The Pune Metropolitan Region Development Authority (PMRDA) held a meeting with hoarding agencies and directed its staff to pull down illegal, unauthorised hoardings to prevent a repeat of the Ghatkopar incident. Readers will recall that on May 13, 2024, a huge hoarding in the Ghatkopar collapsed following a cloudburst claiming the lives of 17 people and injuring more than 75 people.
Just like tree audits, it is time for hoarding audits after the weather bureau has alerted to heavy rainfall. The audits, in fact, must be done regularly given our changing and increasingly unpredictable weather patterns. This is also an effective checks network as those booking and putting up these hoardings will realise there is an authority conducting inspection at any time, and they will be under scrutiny.
To weed out the rot in the system, those in charge need to get to the root of how illegal hoardings come up. How do these fly under the system’s radar and manage to come up? Are there loopholes in the system? Are individuals compromised? These are the questions that need to be answered and areas to be looked at.
We need to look at whether hoardings are unsuitable for certain areas and should not be there at all. If permissions are given, are the hoardings adhering to the size and weight that is allowed? Even internally, periodic checks about structure and hoarding strength have to be done.

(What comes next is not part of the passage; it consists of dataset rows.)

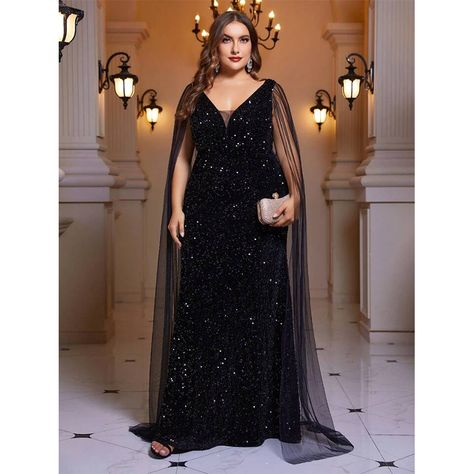 Mesh Shawl, Long Black Evening Dress, Family Christmas Outfits, Queen Of Hearts Costume, Sequin Formal Dress, Sequin Prom Dress, Fishtail Dress, Vestido Plus Size, Maxi Dress Cocktail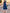Blue One Shoulder Pleated 3D Flower Midi Dress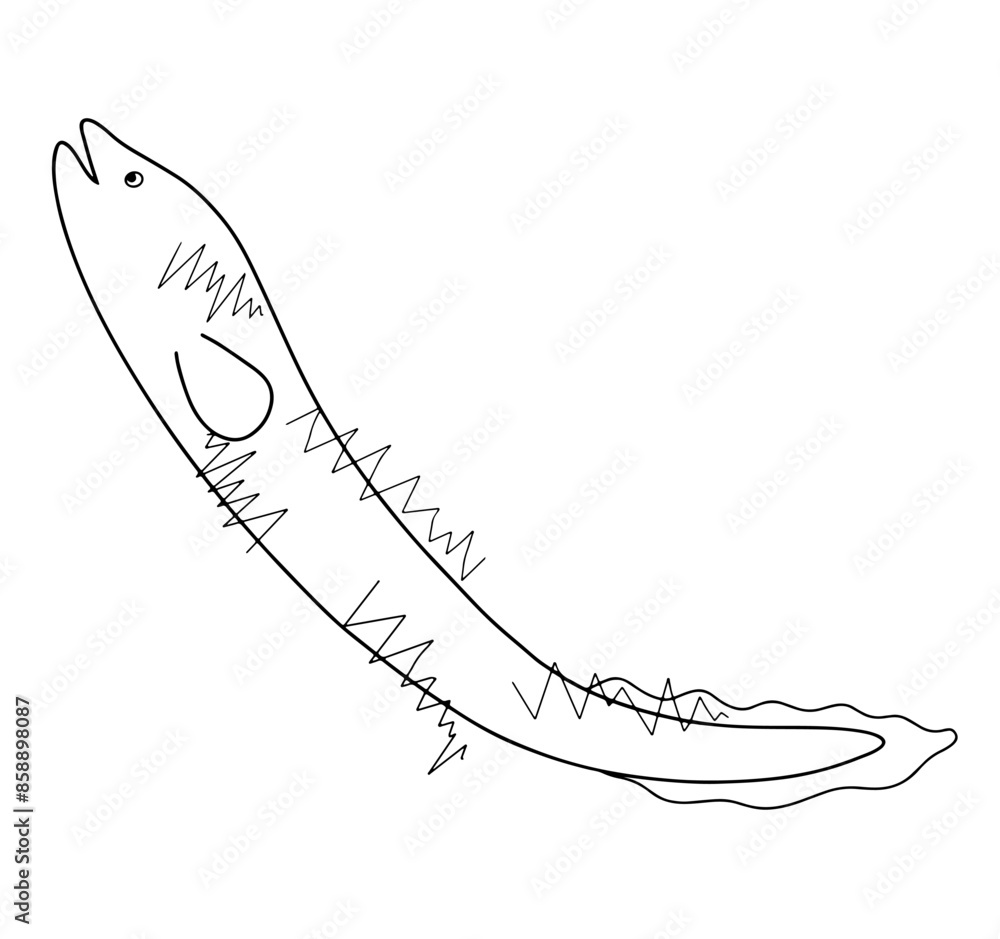 Continuous line drawing of a electric eel isolated on white background ...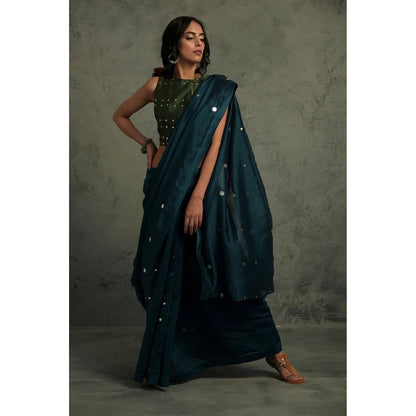 Charkhee Chanderi Saree With Sleeveless Blouse - (Set of 2)
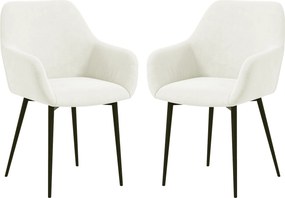 HOMCOM 2 darab Kárpitozott Skandináv Stílusú Étkezőszék, Konyhai Szék Fészekkel, Karfás Karosszék Acél Lábakkal, 54x57x80 cm, Krémfehér | Aosom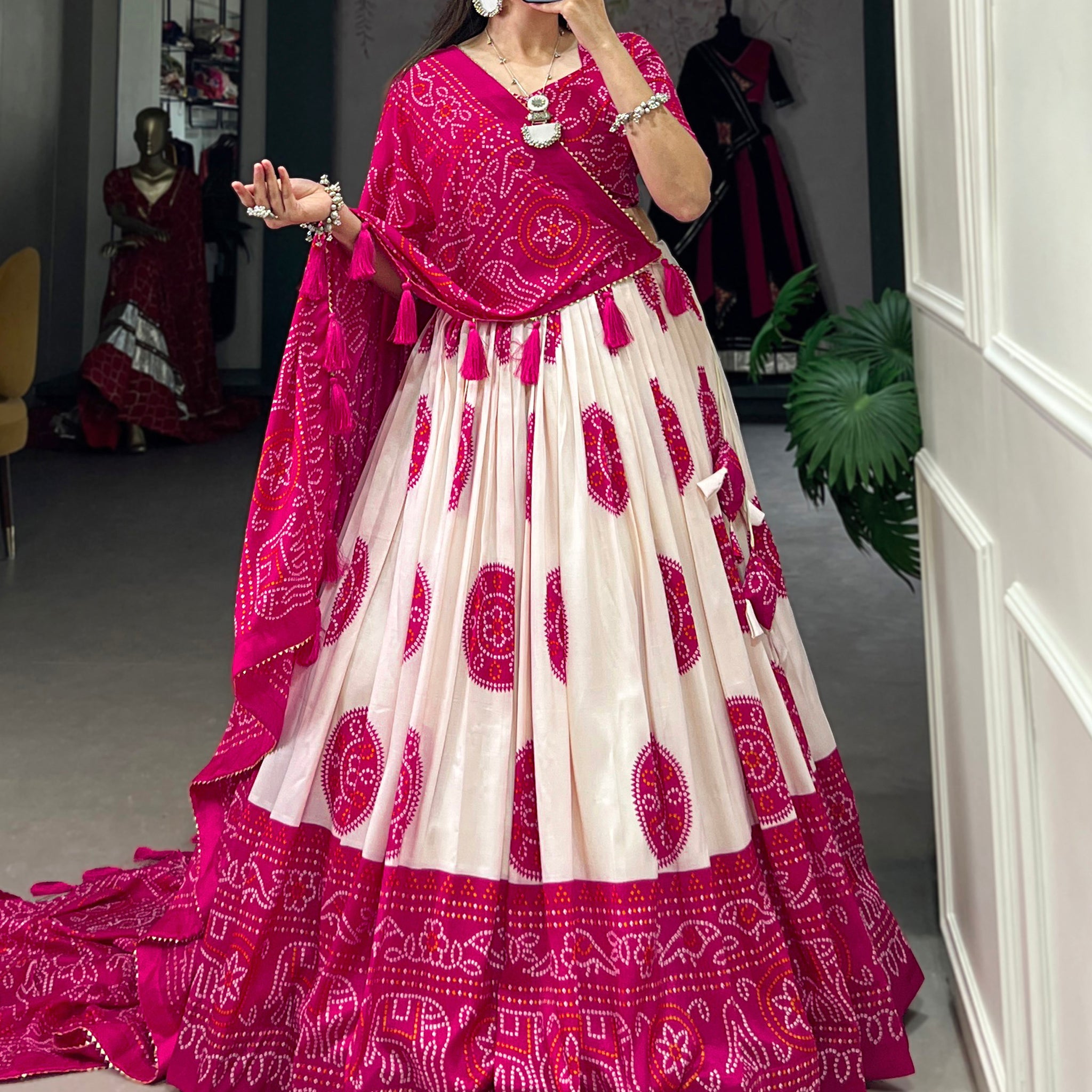 Wonderful Pink Bandhani Printed Silk Traditional Lehenga Choli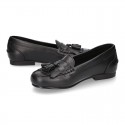 Classic school GIRL Moccasin shoes with tassels and fringed design in Nappa leather.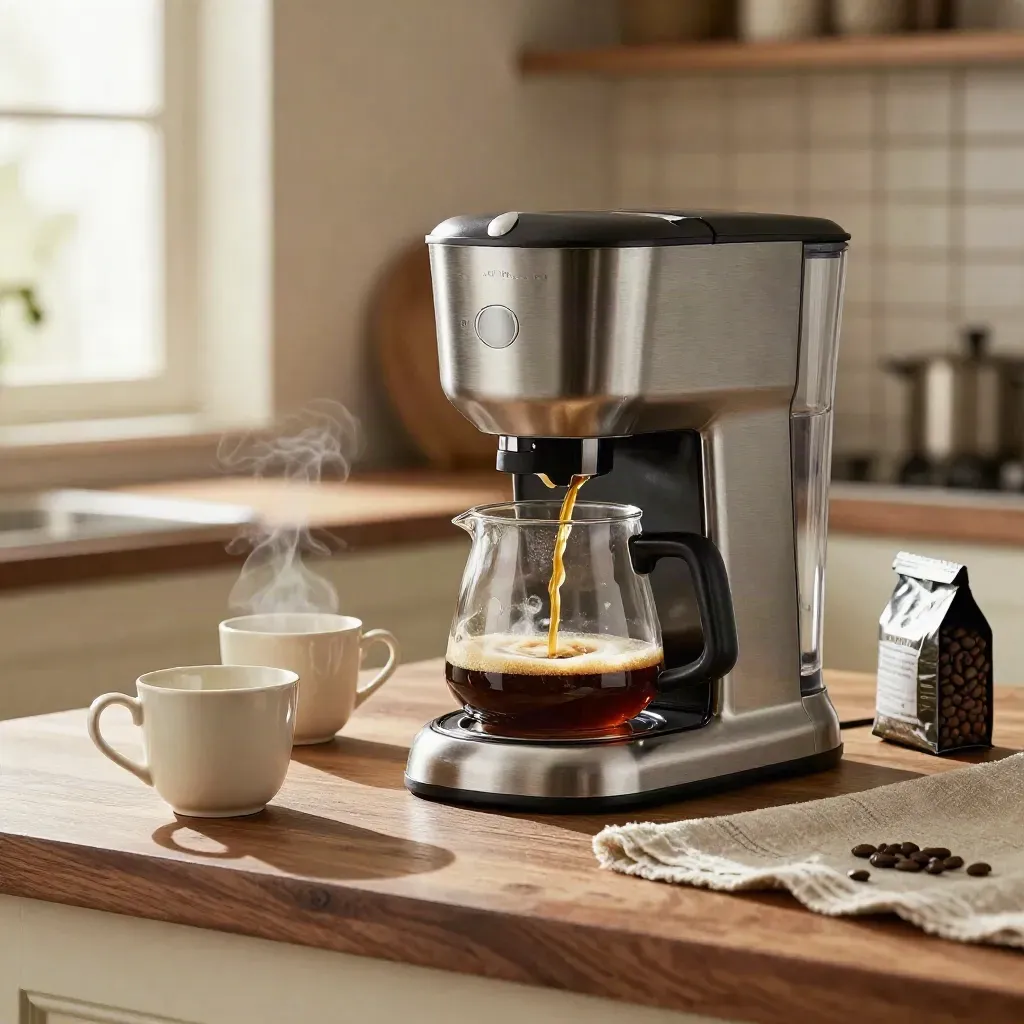 Coffee streams into a glass carafe beside two mugs and a bean bag on a warm kitchen counter.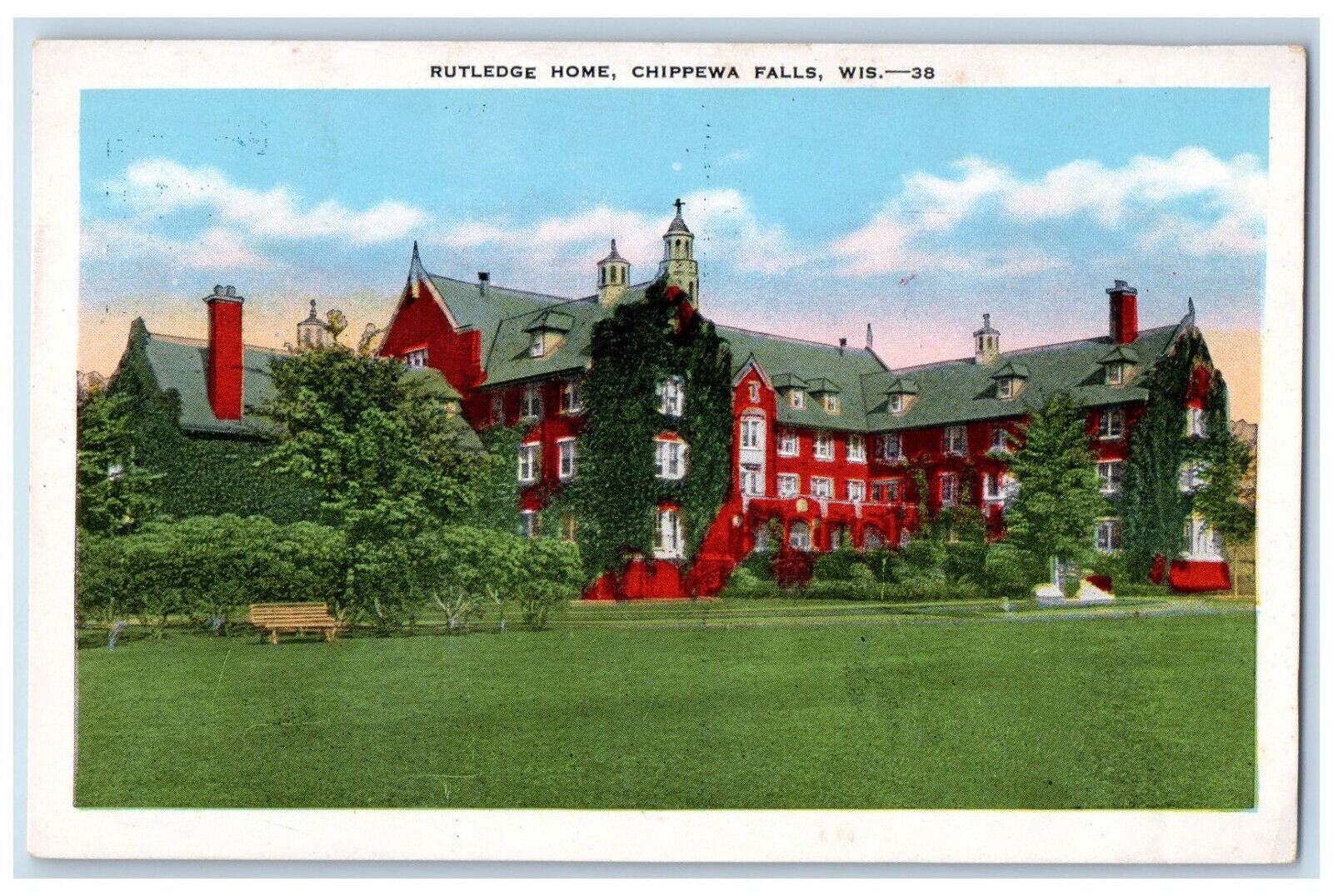 c1930\'s Rutledge Home, Chippewa Falls Wisconsin WI Vintage Unposted Postcard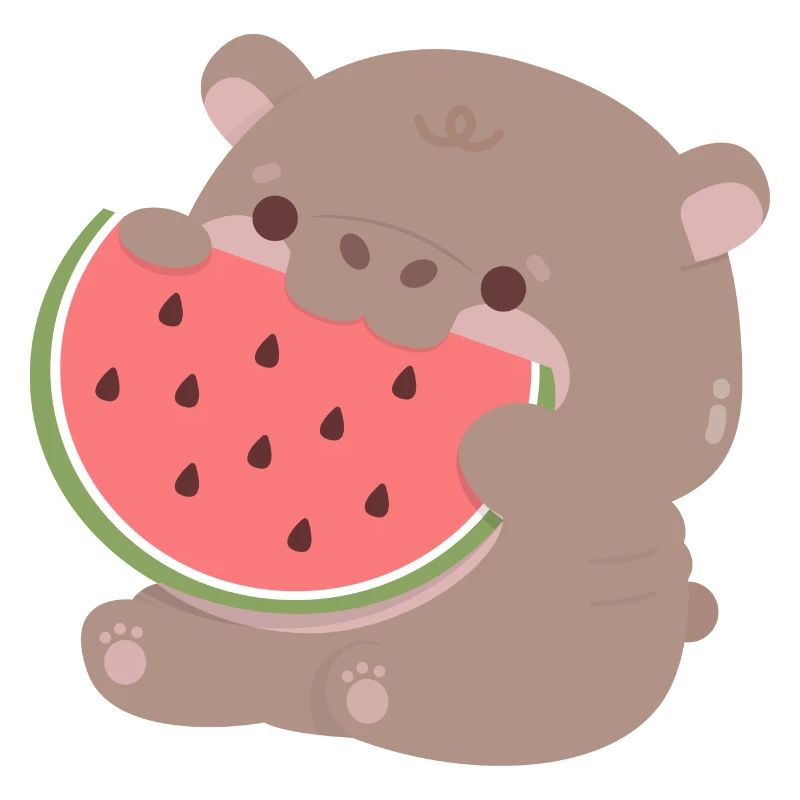 Moo Deng Hippopotame Pastèque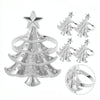 10pcs /Bag Christmas Tree Napkin Rings Metal Napkin Buckles Hotel Dinner Table Decoration(Silver)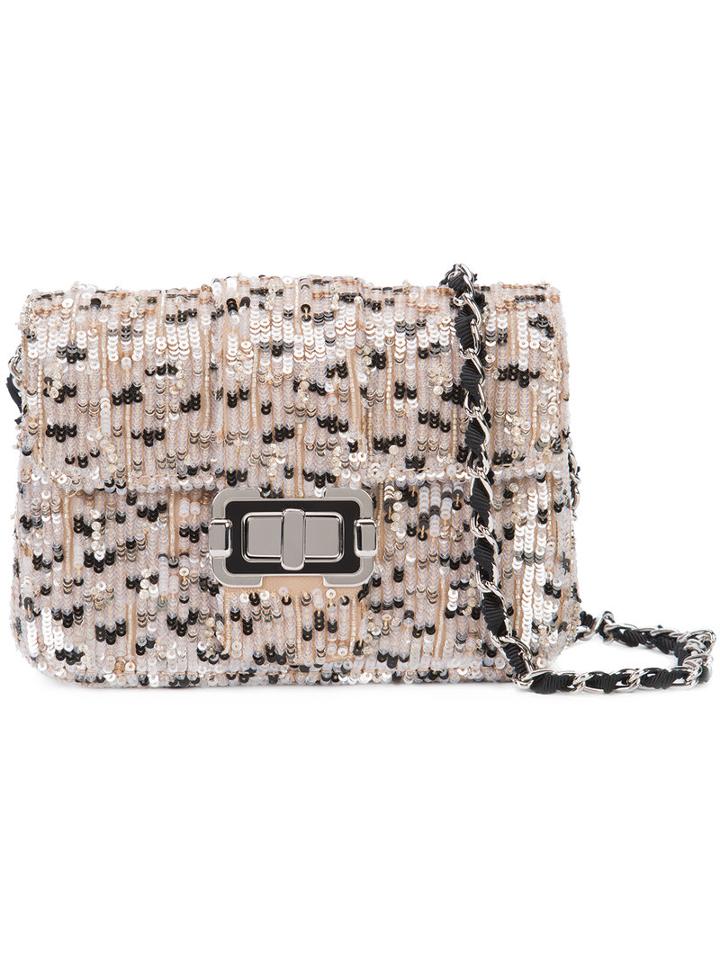 Monique Lhuillier - Sequinned Shoulder Bag - Women - Satin Ribbon/satin/sequin - One Size, Nude/neutrals, Satin Ribbon/satin/sequin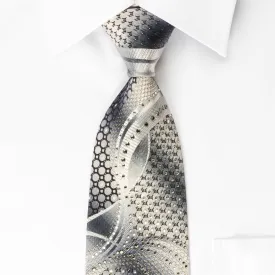 Remizio Silk Rhinestone Tie Scotty Dogs On Silver With Silver Sparkles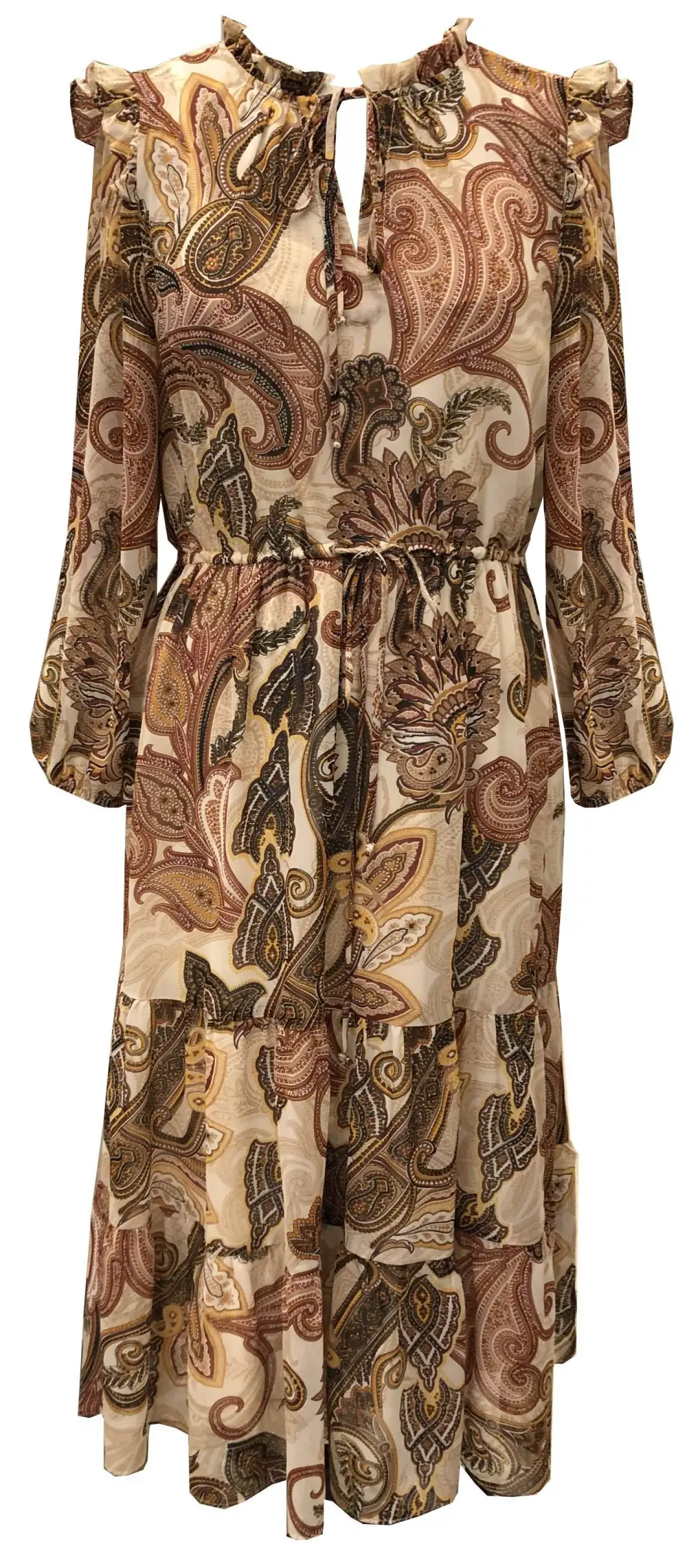 Paisley Drawstring Midi Dress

One hoarding structure should not have multiple hoardings installed, as that is surely dangerous and a disaster in the making. Hoardings should not interfere with road visibility. Here, we even see small banners and posters at times, obliterating or interfering with views due to their placement. Take a tough stance on hoardings and a 360-degree perspective for all permissions to be granted and hoardings allowed to be erected.